Dr Kristian Svennevig of the Geological Survey of Denmark and Greenland, the lead author of the report, said: “When we embarked on this scientific adventure, everyone was confused and no one had the slightest idea what had caused this signal. It was much longer and simpler than earthquake signals, which usually last for minutes or hours, and was called a USO – an unidentified seismic object.

“It was also an extraordinary event because it was the first huge landslide and tsunami we have ever recorded in East Greenland. It clearly shows that East Greenland is on the rise when it comes to landslides. The waves destroyed an uninhabited Inuit site at sea level that was at least 200 years old, suggesting that something like this has not happened for at least two centuries.

Numerous huts were destroyed at a research station on the island of Ella, 70 kilometers from the landslide.
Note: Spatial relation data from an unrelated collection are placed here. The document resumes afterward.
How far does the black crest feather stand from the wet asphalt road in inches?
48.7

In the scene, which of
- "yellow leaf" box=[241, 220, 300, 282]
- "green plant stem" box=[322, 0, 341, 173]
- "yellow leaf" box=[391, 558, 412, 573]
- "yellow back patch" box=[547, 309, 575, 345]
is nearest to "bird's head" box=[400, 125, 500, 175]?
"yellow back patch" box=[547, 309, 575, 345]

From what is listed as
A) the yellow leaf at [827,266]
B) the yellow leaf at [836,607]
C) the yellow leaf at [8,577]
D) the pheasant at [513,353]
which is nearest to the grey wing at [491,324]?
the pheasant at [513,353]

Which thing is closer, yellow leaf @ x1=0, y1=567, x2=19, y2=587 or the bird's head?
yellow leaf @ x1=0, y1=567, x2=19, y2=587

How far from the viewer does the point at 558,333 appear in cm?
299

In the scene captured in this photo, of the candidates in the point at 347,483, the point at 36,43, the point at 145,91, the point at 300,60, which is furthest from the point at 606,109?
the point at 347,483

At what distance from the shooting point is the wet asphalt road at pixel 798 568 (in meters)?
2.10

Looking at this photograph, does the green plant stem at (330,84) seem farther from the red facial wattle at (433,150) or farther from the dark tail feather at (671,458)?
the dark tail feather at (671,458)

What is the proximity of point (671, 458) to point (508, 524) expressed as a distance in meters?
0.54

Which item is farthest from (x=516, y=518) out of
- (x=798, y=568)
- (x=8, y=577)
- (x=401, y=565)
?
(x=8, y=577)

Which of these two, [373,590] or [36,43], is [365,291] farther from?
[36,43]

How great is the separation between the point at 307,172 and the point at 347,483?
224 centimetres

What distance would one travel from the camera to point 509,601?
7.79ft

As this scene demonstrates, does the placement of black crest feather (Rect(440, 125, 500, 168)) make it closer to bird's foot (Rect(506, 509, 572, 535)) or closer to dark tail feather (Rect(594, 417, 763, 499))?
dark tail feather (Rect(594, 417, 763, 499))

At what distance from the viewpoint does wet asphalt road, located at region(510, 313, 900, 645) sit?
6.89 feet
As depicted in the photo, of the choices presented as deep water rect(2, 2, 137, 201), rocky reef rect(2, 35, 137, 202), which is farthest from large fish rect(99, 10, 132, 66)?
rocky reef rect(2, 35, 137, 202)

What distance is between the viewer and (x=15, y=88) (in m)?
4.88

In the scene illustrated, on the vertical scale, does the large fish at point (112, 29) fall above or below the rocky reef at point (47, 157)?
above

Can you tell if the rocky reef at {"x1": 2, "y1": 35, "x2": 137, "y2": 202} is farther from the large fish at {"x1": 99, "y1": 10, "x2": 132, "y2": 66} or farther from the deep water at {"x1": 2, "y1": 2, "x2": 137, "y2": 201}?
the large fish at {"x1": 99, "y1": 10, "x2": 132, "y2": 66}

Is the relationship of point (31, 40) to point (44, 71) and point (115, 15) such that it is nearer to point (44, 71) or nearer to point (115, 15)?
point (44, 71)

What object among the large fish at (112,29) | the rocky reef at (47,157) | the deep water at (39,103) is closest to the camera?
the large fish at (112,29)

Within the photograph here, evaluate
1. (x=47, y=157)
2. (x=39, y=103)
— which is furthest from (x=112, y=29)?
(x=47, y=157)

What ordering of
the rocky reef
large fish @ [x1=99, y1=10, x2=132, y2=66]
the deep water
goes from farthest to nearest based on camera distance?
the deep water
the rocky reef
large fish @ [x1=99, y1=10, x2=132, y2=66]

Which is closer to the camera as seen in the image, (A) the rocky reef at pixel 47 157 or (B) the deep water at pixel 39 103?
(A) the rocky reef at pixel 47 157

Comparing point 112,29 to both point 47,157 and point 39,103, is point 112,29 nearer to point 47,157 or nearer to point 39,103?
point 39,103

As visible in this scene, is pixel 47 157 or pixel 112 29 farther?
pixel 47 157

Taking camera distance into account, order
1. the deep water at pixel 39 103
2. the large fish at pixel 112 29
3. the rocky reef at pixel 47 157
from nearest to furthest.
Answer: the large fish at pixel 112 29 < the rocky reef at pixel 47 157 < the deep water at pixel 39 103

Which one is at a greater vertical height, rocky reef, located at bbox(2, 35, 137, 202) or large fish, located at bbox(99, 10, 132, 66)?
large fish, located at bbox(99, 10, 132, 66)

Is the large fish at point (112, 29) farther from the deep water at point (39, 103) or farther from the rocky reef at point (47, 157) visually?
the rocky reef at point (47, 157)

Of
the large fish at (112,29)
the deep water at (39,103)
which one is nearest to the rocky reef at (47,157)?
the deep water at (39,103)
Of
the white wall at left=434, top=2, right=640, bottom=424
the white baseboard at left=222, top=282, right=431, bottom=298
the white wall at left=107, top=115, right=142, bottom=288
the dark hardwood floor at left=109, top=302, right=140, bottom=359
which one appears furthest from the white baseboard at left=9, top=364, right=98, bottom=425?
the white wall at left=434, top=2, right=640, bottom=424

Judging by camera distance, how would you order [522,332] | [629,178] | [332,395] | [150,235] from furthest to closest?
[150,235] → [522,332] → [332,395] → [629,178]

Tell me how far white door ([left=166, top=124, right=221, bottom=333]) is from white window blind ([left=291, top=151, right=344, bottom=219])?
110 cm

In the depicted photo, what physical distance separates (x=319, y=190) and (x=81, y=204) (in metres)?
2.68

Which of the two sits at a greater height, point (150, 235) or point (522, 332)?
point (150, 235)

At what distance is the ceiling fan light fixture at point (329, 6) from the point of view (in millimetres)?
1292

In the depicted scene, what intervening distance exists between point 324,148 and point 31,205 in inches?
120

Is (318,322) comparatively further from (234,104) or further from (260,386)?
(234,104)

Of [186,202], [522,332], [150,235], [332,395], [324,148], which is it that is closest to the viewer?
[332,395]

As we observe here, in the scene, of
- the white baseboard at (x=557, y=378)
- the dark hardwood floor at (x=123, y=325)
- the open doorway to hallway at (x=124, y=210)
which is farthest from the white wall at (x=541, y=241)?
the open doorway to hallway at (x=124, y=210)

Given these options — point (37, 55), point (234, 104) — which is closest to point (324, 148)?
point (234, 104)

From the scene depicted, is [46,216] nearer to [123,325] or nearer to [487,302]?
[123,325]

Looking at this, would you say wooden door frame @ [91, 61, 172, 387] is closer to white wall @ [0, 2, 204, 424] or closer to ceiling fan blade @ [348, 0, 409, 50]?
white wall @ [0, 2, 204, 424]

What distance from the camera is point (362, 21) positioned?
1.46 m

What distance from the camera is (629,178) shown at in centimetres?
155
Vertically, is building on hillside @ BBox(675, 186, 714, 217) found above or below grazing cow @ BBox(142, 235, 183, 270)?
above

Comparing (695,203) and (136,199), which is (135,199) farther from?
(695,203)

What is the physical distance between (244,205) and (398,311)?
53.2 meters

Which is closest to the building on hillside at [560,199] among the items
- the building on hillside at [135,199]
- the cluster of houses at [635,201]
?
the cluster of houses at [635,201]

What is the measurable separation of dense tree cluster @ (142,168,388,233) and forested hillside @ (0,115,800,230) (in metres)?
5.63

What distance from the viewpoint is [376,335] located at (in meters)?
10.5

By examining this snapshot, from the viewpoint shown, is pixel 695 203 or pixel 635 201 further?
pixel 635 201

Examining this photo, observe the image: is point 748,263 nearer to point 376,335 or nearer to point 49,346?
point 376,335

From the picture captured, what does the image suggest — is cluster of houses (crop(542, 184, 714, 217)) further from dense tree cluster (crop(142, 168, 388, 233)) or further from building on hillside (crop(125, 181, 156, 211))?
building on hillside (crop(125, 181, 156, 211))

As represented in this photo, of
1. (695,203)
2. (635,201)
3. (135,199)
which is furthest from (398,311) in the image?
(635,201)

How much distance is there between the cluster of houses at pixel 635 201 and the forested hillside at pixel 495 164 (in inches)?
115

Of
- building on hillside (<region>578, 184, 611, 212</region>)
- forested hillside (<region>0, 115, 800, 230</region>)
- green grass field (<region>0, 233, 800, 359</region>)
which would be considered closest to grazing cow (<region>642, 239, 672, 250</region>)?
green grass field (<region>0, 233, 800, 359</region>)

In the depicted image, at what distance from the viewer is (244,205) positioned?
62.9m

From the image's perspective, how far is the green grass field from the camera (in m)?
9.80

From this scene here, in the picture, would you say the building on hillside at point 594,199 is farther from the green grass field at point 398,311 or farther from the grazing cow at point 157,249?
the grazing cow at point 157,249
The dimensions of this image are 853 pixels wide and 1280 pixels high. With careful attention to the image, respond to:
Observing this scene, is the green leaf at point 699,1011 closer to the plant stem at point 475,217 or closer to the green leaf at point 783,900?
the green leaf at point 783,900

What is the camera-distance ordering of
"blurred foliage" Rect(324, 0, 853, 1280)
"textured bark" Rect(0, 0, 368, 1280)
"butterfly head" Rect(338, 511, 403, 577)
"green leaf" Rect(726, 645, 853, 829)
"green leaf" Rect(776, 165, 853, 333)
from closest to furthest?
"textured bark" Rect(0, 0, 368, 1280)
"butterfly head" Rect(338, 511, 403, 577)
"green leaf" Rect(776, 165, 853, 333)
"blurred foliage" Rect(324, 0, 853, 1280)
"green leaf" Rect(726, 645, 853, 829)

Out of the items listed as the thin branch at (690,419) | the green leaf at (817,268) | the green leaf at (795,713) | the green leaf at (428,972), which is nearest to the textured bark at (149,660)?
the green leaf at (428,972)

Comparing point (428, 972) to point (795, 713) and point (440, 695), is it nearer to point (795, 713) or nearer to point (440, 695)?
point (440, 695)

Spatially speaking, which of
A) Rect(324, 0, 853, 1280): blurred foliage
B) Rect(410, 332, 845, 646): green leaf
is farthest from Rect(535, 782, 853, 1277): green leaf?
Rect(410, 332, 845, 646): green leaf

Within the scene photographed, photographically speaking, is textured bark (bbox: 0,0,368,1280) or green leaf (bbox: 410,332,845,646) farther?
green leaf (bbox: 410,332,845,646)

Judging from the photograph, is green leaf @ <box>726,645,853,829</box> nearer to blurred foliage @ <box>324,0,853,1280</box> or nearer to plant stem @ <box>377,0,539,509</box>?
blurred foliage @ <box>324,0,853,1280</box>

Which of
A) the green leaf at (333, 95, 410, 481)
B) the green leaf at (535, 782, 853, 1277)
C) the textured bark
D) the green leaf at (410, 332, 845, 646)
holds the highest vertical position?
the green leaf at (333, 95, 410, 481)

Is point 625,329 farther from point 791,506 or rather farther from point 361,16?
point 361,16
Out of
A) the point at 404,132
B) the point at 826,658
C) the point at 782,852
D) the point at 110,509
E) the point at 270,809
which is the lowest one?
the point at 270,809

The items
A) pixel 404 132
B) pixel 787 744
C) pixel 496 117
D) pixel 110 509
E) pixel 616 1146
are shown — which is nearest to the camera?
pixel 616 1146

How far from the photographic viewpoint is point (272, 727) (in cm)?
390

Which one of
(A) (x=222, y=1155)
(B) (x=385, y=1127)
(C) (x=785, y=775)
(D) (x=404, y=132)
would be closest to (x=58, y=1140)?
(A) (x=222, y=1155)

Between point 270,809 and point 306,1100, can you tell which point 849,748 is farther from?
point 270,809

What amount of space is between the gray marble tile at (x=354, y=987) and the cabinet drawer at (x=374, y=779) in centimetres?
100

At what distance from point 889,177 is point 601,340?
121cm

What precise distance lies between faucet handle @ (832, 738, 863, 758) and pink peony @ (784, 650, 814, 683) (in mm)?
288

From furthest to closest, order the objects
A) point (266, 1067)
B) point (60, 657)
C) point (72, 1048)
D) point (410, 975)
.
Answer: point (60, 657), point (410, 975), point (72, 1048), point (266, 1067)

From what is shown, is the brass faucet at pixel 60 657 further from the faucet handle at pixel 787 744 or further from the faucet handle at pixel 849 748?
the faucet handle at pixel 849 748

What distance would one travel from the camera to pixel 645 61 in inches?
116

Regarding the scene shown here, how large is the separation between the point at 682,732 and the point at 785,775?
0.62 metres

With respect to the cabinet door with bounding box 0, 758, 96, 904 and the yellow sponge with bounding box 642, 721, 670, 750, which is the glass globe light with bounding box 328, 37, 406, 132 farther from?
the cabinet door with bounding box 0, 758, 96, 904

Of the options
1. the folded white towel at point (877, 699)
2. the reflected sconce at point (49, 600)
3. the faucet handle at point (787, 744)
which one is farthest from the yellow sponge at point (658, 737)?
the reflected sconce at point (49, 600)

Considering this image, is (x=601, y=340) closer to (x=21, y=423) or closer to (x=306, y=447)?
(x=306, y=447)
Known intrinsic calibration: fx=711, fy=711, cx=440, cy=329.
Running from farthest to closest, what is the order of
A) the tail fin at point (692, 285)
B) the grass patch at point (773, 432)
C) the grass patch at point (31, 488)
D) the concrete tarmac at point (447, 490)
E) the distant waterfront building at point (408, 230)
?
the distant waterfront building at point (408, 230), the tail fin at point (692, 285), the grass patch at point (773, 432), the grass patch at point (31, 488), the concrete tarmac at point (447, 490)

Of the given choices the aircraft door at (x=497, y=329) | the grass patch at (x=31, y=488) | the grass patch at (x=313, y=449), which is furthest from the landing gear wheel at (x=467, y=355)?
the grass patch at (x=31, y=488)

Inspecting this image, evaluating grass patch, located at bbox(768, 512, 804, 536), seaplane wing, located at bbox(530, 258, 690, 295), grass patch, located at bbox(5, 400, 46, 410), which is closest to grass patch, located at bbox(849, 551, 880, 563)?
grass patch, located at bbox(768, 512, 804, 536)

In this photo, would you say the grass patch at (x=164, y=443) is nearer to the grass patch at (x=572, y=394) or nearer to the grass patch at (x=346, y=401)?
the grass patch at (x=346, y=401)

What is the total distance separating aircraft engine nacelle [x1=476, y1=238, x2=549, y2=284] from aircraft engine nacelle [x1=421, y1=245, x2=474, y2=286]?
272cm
The site was founded two centuries ago by fur trappers and researchers and is used by scientists and the Danish military, but was empty at the time of the tsunami.

The fjord is also on a route frequently used by cruise ships. Last September, a ship carrying 200 people became stranded in the mud of the Alpefjord, near the Dicksonfjord. It was freed just two days before the tsunami, avoiding waves estimated to be four to six metres high.

“It was pure luck that nothing happened to anyone here,” says Svennevig. “Scientifically, we are in uncharted territory because we don't really know what a tsunami does to a cruise ship.”

Dr Stephen Hicks of University College London, one of the leaders of the research team, said: “When I first saw the seismic signal, I was completely astonished. Never before has such a long-lasting, globally propagating seismic wave been recorded, containing only a single vibration frequency.”

The signal looked very different from the multi-frequency rumbles and beeps of earthquakes. It took 68 scientists from 40 institutions in 15 countries to solve the mystery. They combined seismic data, on-site measurements, ground and satellite images, and high-resolution computer simulations of tsunami waves.

The analysis, published in the journal Science, concludes that 25 million cubic meters of rock and ice fell into the fjord and were transported at least 2,200 meters. The direction of the landslide, which is at a 90-degree angle to the length of the fjord, the steep, parallel walls of the bay and a 90-degree bend 10 kilometers further on, contributed to much of the landslide's energy remaining in the fjord and reverberating for so long.

According to the researchers' calculations, the tsunami wave shrank to seven meters within a few minutes and sank to a few centimeters in the days that followed, when the Danish military visited and photographed the fjord. But this sloshing of a huge mass of water continued to send seismic waves around the world.

By chance, scientists had set up sensors to measure the water depth in the fjord two weeks before the landslide. “That was also pure luck,” Svennevig said. “They sailed under this glacier and mountain that they didn't know was about to collapse.”

An important part of determining the cause of the seismic event was modeling the tsunami and comparing it with measurements. “Our model predicted an oscillation with exactly the same period – 90 seconds – which is an astonishing result, as was the height of the tsunami, and the waves decayed in exactly the same way as seismic signals. That was the eureka moment.”

Prof Anne Mangeney, a landslide modeller at the Institut de Physique du Globe de Paris in France, who was part of the team, said: “This unique, long-lasting tsunami challenged the classical models we had previously used to simulate the spread of a tsunami over just a few hours – we had to achieve an unprecedentedly high numerical resolution. This opens up new possibilities for tsunami modelling.”

Such events will become more frequent as global temperatures continue to rise. “Even more profound is that we can see very clearly for the first time that this climate change-driven event has caused a global shaking beneath our feet all over the world,” Mangeney said. “These shakings spread from Greenland to Antarctica in less than an hour. So we've seen climate change affect the entire world in just one hour.”

Humans' impact on the planet has also been demonstrated recently by studies showing that reshaping the Earth through the mass melting of polar ice increased the length of each day and shifted the North and South Poles. Other work has shown that the stratosphere is shrinking due to carbon emissions.